You can define per field if the field is localizable or not. We call this system partitioning, but more about that later.

It is easy to understand when you have a look to an content object from the API:

{
"id": "01",
"created": "2017-02-25T19:56:35Z",
"createdBy": "...",
"lastModified": "2017-02-25T19:56:35Z",
"lastModifiedBy": "...",
"data": {
"name": {
"en": "Copenhagen",
"sv": "Köpenhamn",
"fi": "Kööpenhamina",
},
"population": {
"iv": 1400000
}
}
}

Each field value is a set of values that are associated to keys. In javascript it is called a object, other programming langauges call it HashMap or Dictionary. The keys must be unique. Depending whether the field is localizable or not the API accepts different keys.

  • The population field is not localizable. Therefore the only allowed key is iv, which stands for "invariant".

  • The name field is localizable. The allowed keys are the language codes for the languages you have configured.

The languages an fallback rules can be configured in the Management UI:

Settings

In this example we have 3 languages:

  1. English (en): Our master language. Whenever a fields is not available in a language it falls back to the master language.

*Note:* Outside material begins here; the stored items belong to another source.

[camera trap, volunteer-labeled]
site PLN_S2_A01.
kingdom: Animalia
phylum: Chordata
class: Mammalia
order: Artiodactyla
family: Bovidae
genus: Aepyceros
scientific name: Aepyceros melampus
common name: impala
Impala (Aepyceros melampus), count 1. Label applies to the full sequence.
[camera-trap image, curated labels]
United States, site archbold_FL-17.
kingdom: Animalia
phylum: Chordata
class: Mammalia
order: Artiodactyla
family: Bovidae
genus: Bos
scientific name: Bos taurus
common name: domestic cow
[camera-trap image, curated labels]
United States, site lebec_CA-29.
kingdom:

  2. Finnish (fi): Our newest language. It fallsback to swedish. This means that whenever a value for a localizable fields is not available Squidex tries to resolve the value from swedish first and then from the master language (English). Finish is also marked as optional, which mean that required fields can be omitted. This is useful when you introduce a new language. You can save contents with required fields even if the field value has not been entered for the optional language.

  3. Swedish (sv): One of our main langauges which falls back to to master language (english).

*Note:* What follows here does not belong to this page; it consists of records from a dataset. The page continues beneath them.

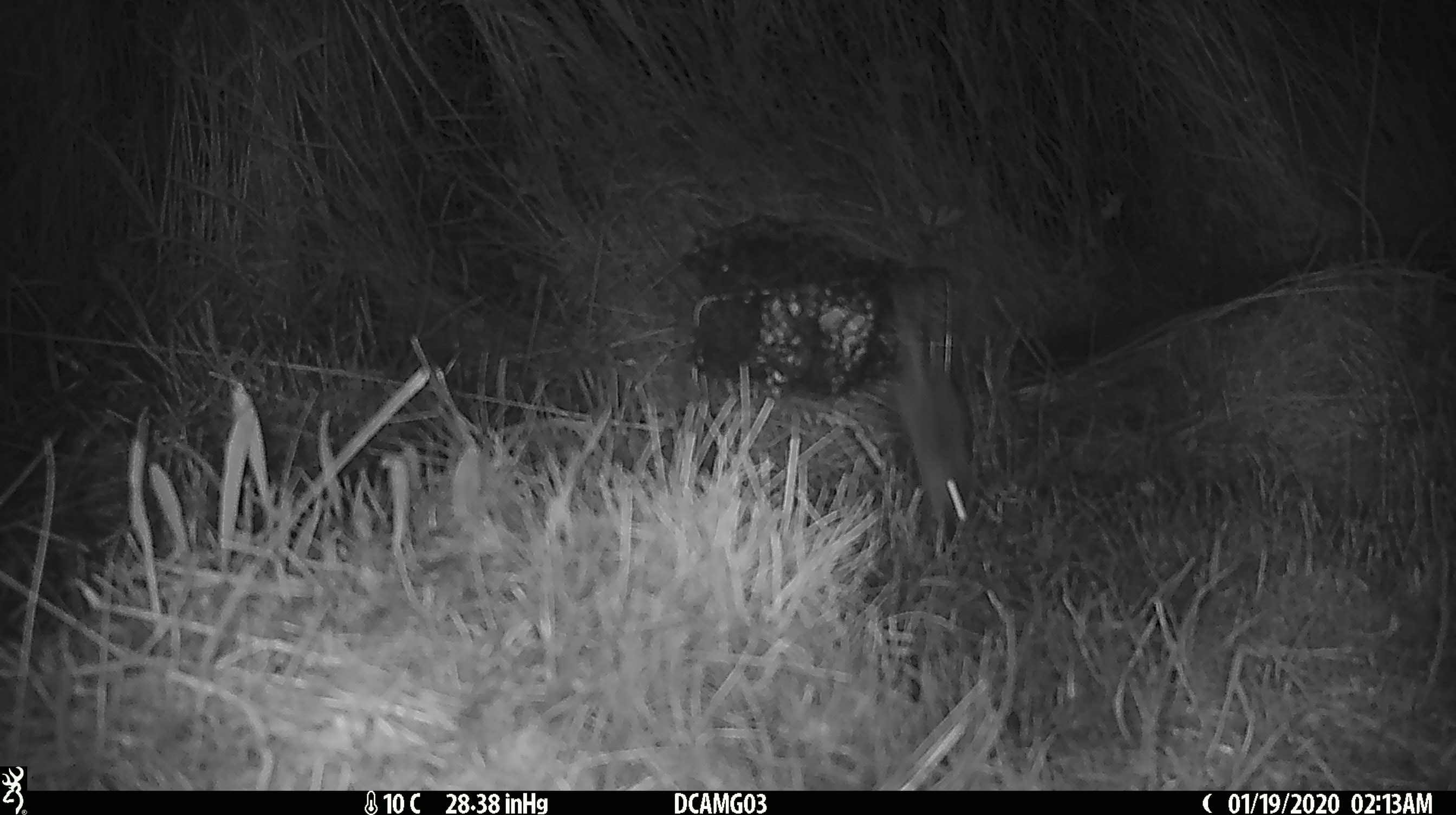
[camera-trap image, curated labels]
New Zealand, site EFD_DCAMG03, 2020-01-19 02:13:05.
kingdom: Animalia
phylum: Chordata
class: Mammalia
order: Rodentia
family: Muridae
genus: Mus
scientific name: Mus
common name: mouse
Mouse (Mus).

How to retrieve the correct languages?

The rest endpoint provides two headers that can be used to query the correct language.

X-Languages Header

You can filter the languages with the X-Languages header. Other languages will be omitted. We do not use the Accept-Language header because we want to avoid compatibility issues. If you define a language that is not supported, this language will be ignored. For example: If you set: X-Languages: en,sv,de for our example above you will only retrieve English (en) and Swedish (sv).

X-Languages: en,sv
{
...,
"data": {
"name": {
"en": "Copenhagen",
"sv": "Köpenhamn"
},
"population": {
"iv": 1400000
}
}
}

If none of the specified languages is provided you will retrieve the master language only.

X-Languages: de
{
...,
"data": {
"name": {
"en": "Copenhagen"
},
"population": {
"iv": 1400000
}
}
}

X-Flatten Header

If you add this header, fields that only have a single value will be flattened. So the example above will be transformed to:

X-Flatten: true
{
...,
"data": {
"name": {
"de": "Copenhagen",
"sv": "Köpenhamn"
},
"population": 1400000
}
}

Both headers can be combined. If you define a single language with the X-Languages header the localizable fields will contain only one value each and therefore they can be flattened as well. If you provide an unsupported language you will just get the master language.

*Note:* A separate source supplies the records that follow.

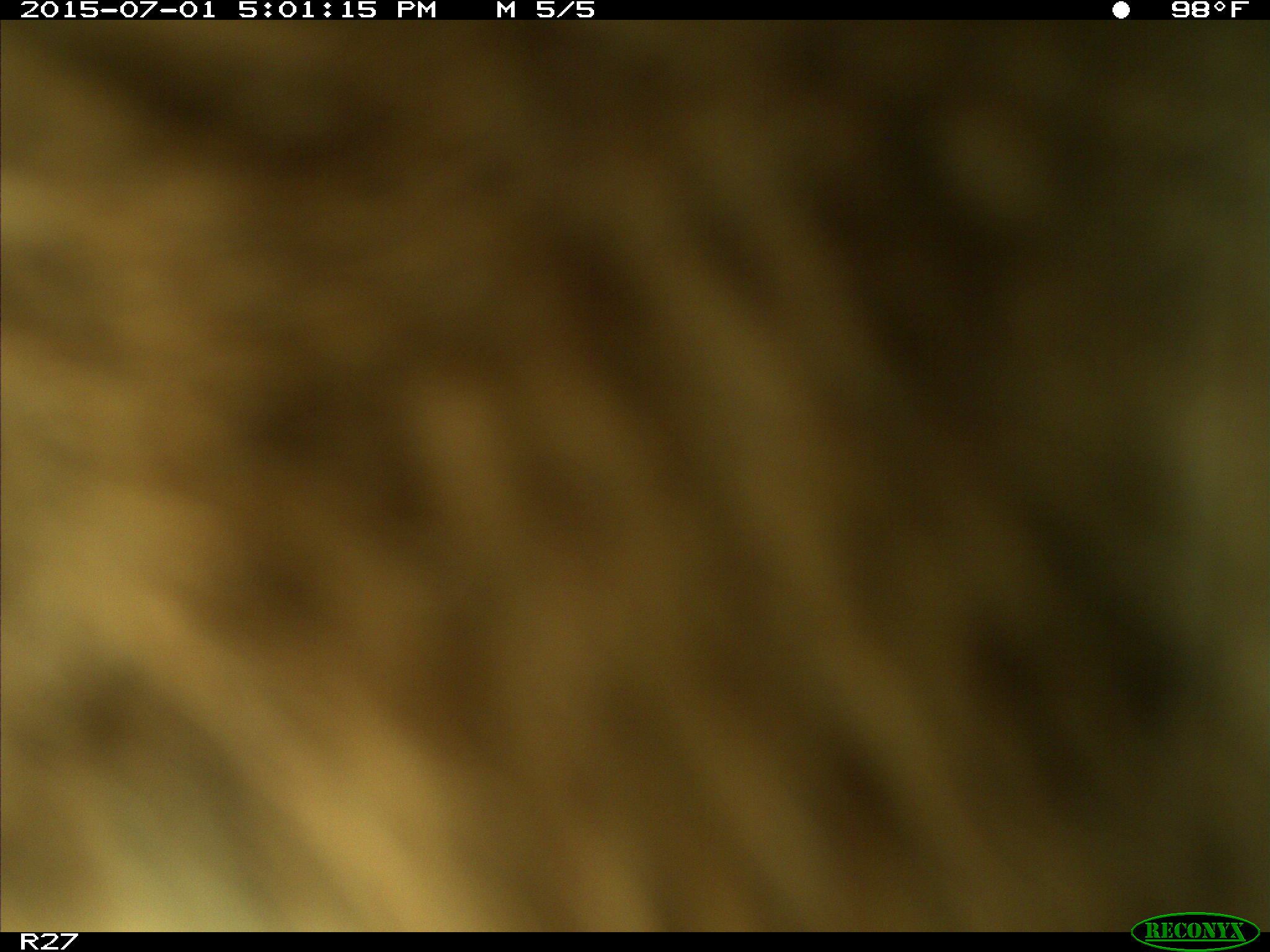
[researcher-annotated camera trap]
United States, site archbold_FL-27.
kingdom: Animalia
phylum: Chordata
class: Mammalia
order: Artiodactyla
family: Bovidae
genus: Bos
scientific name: Bos taurus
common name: domestic cow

So our example from above might look like:

X-Languages: de
X-Flatten: true
{
...,
"data": {
"name": "Copenhagen",
"population": 1400000
}
}

It basically means that you can just forward the user language and Squidex will handle the rest.

Why do you call it partitioning?

It basically means that the a value is paritioned into multiple subvalues. When we implemented the localization feature we realized that it might be very helpful to extend this feature to other type of keys, for example you could...

  • ... define your prices for different currencies.

  • ... write your texts for different countries.

  • ... define customer groups.

So we implemented the localization feature with the idea in mind that we might extend it in coming versions.